Abstract
INDONESIA:
Masa pensiun merupakan kehidupan baru yang dijalani oleh setiap orang yang bekerja sehingga rentan terhadap stres. Salah satu penyebab beberapa pensiunan mengalami stres, karena adanya perubahan yang berasal dari fisik, emosional, intelektual dan interpersonal. Selain itu, stres itu sendiri juga erat kaitannya dengan konsep efikasi diri, yang merupakan kepercayaan atau keyakinan bahwa seseorang dapat berperilaku sesuai kebutuhan untuk menghasilkan sesuatu yang diinginkan. Oleh karena itu tujuan dari penelitian ini adalah: 1) Mengetahui tingkat efikasi diri para pensiunan, 2) Mengetahui tingkat stres para pensiunan, 3) Mengetahui hubungan antara efikasi diri dengan stres para pensiunan.
Metode pengambilan sampel yang digunakan adalah purposive sampling dengan sampel 33 orang pensiunan yang mengalami gejala-gejala stres dan efikasi diri yang tinggal di RW XIV Kelurahan Kebonsari Kulon Kecamatan Kanigaran Kota Probolinggo. Metode pengumpulan data menggunakan angket skala Likert berjumlah 20 pertanyaan dengan analisis validitas menggunakan teknik product moment, dan analisis reliabilitas menggunakan teknik alpha chronbach dengan bantuan komputer program SPSS.
▬▬▬▬▬▬
__Tantangan 1__.
Pada entri, ganti "red apple" menjadi "green apple" lalu tulis ulang baris-barisnya tanpa perubahan lain: mulai dari baris yang memuat "What is the depth" dan berhenti setelah baris yang memuat "Result: point (215, 315)".
Abstrak dan entri di sini tidak saling berhubungan.
▬▬▬▬▬▬
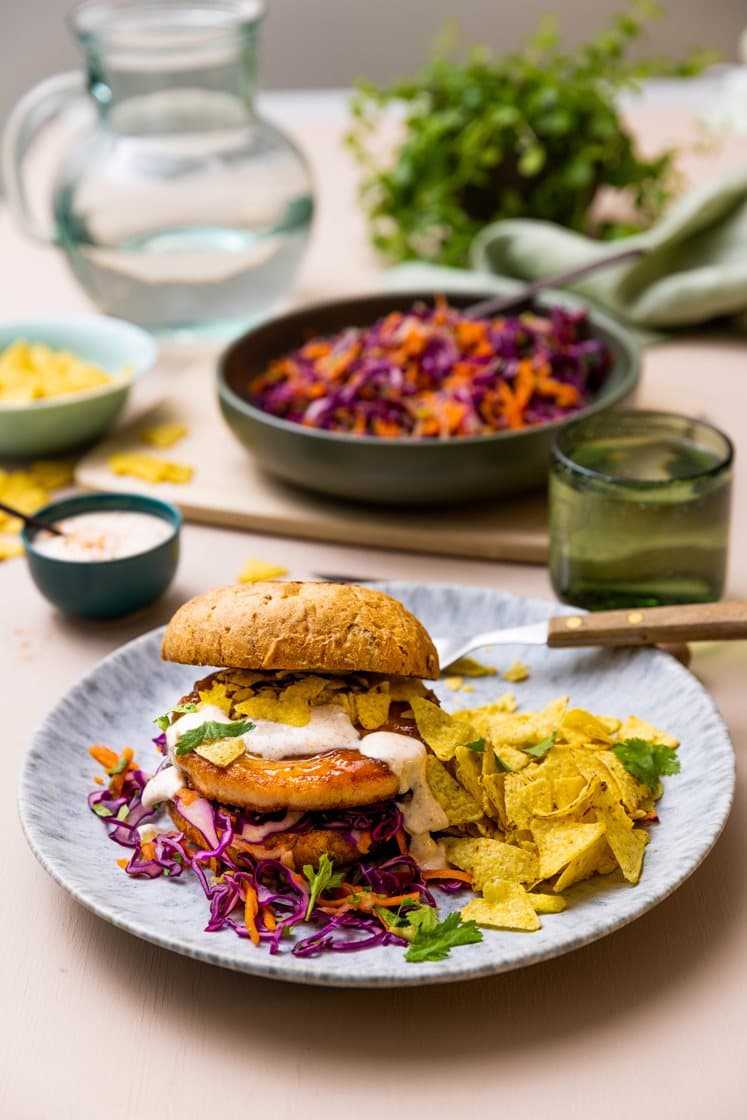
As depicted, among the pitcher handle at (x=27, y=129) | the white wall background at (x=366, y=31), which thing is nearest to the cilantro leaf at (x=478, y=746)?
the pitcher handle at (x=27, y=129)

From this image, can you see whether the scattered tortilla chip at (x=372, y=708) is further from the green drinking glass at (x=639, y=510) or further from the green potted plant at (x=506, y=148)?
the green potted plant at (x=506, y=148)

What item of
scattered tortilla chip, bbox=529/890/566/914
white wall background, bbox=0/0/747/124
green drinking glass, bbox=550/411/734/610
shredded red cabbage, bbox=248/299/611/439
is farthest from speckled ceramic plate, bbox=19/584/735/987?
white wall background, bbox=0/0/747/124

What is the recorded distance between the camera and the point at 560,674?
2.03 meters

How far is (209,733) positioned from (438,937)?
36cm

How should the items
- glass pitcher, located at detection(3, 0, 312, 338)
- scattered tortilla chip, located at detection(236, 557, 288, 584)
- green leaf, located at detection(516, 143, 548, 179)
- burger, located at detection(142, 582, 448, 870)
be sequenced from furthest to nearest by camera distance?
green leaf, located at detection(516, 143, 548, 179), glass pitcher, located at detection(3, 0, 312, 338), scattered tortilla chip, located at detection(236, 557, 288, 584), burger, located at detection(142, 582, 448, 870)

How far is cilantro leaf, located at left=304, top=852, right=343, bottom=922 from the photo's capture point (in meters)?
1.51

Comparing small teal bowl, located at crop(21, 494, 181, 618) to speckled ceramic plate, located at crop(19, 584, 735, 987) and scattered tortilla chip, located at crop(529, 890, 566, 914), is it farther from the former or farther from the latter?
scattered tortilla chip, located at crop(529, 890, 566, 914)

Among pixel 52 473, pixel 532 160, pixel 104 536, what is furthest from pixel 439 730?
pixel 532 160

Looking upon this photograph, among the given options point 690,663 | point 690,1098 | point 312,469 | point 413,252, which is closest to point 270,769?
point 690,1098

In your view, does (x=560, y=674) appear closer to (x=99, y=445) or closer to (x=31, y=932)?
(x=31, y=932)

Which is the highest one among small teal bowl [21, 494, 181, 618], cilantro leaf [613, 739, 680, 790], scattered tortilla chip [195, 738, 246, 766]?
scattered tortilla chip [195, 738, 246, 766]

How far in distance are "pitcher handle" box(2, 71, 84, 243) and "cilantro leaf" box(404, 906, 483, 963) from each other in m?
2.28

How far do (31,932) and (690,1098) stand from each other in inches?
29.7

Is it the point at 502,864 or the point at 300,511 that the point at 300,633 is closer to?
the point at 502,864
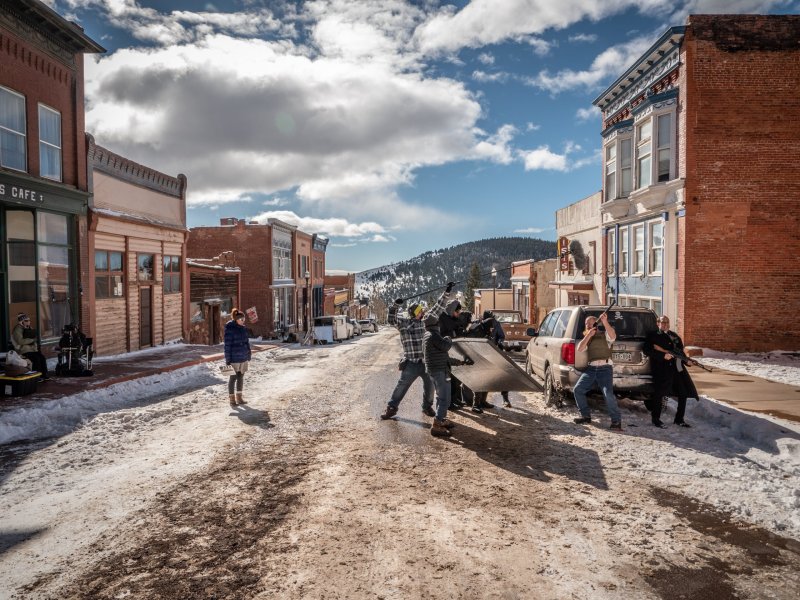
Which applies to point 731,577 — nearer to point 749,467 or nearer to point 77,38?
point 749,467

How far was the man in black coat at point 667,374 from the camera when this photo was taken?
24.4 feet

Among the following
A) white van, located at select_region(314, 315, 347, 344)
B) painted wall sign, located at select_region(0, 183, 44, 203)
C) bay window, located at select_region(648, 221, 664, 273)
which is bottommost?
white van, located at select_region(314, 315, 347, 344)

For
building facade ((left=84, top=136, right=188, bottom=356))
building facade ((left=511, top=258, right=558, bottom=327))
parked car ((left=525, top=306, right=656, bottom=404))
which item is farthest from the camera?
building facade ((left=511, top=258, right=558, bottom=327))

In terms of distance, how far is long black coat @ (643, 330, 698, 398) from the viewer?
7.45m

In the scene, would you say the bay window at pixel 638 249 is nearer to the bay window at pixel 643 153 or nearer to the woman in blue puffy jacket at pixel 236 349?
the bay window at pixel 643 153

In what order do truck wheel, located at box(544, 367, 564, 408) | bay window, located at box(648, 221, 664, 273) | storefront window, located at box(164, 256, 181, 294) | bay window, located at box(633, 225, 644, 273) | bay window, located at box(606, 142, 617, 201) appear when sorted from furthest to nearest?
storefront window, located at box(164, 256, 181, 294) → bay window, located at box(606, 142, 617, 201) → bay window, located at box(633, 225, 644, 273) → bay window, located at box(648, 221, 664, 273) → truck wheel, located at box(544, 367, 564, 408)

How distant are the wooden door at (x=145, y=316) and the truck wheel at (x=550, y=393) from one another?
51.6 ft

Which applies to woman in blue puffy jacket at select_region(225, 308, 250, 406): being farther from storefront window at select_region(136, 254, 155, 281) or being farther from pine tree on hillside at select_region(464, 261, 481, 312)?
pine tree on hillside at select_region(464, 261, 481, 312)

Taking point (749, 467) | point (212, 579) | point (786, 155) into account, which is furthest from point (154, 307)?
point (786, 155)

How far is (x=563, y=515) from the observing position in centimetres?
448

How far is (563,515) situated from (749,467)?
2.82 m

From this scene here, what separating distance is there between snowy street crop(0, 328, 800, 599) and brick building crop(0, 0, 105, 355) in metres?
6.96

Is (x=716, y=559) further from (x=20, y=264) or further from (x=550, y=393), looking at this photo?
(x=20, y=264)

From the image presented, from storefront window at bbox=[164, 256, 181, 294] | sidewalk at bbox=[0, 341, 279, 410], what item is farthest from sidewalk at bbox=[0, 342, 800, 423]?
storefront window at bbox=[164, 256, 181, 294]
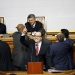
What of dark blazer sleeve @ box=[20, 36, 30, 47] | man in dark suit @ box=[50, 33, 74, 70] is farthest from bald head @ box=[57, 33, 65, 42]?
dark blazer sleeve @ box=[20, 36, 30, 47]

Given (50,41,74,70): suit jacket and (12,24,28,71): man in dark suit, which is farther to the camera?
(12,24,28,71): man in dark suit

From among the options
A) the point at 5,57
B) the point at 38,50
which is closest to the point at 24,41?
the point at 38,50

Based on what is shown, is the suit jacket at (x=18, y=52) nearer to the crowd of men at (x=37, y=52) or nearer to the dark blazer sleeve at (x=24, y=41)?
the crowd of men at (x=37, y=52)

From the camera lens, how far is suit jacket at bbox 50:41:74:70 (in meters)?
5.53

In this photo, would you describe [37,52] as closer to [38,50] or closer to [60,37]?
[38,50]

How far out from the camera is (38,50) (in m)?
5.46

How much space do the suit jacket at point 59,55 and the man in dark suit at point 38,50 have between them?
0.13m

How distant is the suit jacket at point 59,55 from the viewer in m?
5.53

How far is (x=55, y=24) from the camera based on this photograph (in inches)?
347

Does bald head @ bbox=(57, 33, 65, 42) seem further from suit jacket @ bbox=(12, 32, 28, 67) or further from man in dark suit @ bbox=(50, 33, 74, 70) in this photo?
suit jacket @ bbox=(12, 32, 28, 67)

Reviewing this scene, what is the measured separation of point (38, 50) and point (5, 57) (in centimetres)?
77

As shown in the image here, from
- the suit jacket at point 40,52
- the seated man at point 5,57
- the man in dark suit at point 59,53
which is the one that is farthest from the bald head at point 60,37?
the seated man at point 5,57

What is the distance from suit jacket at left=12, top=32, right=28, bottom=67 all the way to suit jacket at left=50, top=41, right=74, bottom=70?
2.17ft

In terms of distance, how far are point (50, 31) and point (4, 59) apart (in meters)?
▬▬▬▬▬▬
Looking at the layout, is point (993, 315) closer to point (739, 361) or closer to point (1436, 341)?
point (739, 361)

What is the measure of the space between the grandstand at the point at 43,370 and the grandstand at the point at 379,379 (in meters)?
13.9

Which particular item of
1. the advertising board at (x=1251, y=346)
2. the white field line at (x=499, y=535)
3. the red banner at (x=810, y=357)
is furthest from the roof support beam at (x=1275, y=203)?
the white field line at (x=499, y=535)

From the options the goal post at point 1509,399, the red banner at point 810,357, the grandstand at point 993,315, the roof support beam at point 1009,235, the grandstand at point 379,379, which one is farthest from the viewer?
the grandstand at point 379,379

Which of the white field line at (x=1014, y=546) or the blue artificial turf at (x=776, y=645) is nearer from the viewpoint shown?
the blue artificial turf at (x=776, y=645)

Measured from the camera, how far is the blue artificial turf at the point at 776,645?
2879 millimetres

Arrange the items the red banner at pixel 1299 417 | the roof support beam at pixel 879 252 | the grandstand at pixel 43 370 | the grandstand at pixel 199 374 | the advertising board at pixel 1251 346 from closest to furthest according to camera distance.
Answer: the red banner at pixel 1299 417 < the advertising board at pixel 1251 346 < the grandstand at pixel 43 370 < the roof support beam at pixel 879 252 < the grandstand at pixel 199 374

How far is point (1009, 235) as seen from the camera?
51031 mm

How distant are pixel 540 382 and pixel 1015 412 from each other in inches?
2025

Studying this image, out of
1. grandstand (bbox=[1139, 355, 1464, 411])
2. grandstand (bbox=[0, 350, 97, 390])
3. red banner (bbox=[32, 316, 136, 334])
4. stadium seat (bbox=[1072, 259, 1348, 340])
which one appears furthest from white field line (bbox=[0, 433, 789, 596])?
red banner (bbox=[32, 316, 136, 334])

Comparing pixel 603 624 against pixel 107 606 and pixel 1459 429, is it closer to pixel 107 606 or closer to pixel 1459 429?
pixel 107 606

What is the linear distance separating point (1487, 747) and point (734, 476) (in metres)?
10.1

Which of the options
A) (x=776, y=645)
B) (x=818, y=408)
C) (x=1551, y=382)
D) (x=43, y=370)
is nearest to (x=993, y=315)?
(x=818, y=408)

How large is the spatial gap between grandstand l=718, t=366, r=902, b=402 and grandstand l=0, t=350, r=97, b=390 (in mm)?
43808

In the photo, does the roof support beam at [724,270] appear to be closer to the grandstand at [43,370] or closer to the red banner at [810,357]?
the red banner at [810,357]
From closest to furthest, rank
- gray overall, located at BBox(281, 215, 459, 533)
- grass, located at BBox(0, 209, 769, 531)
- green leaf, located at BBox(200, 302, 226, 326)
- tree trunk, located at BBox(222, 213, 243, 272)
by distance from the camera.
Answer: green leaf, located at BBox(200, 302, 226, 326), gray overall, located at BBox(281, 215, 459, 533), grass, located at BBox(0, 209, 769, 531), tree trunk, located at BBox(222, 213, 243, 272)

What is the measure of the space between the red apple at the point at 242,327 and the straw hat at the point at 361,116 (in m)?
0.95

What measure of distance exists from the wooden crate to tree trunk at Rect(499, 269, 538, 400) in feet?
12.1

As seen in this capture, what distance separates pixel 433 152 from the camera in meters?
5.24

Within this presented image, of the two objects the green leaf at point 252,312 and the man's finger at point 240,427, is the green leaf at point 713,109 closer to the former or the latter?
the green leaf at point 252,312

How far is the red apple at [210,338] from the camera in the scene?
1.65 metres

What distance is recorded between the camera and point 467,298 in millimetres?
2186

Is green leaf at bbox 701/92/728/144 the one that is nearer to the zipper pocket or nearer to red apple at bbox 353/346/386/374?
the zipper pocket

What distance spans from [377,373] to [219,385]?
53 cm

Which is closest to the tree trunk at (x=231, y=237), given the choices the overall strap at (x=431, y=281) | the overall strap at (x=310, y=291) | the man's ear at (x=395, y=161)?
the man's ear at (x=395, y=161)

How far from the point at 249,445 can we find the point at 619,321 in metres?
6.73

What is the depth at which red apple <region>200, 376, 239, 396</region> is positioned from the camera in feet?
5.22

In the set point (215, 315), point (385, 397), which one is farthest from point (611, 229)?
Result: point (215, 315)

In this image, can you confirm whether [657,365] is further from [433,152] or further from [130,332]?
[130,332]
▬▬▬▬▬▬
__Tantangan 2__.
Cetak ulang seluruh abstrak tentang efikasi diri dan stres para pensiunan tanpa mengubah apa pun.

__Hasil Tugas 1__.
What is the depth at which green apple <region>200, 376, 239, 396</region> is positioned from the camera in feet?
5.22

In the set point (215, 315), point (385, 397), which one is farthest from point (611, 229)?
Result: point (215, 315)

__Hasil Tugas 2__.
Abstract
INDONESIA:
Masa pensiun merupakan kehidupan baru yang dijalani oleh setiap orang yang bekerja sehingga rentan terhadap stres. Salah satu penyebab beberapa pensiunan mengalami stres, karena adanya perubahan yang berasal dari fisik, emosional, intelektual dan interpersonal. Selain itu, stres itu sendiri juga erat kaitannya dengan konsep efikasi diri, yang merupakan kepercayaan atau keyakinan bahwa seseorang dapat berperilaku sesuai kebutuhan untuk menghasilkan sesuatu yang diinginkan. Oleh karena itu tujuan dari penelitian ini adalah: 1) Mengetahui tingkat efikasi diri para pensiunan, 2) Mengetahui tingkat stres para pensiunan, 3) Mengetahui hubungan antara efikasi diri dengan stres para pensiunan.
Metode pengambilan sampel yang digunakan adalah purposive sampling dengan sampel 33 orang pensiunan yang mengalami gejala-gejala stres dan efikasi diri yang tinggal di RW XIV Kelurahan Kebonsari Kulon Kecamatan Kanigaran Kota Probolinggo. Metode pengumpulan data menggunakan angket skala Likert berjumlah 20 pertanyaan dengan analisis validitas menggunakan teknik product moment, dan analisis reliabilitas menggunakan teknik alpha chronbach dengan bantuan komputer program SPSS.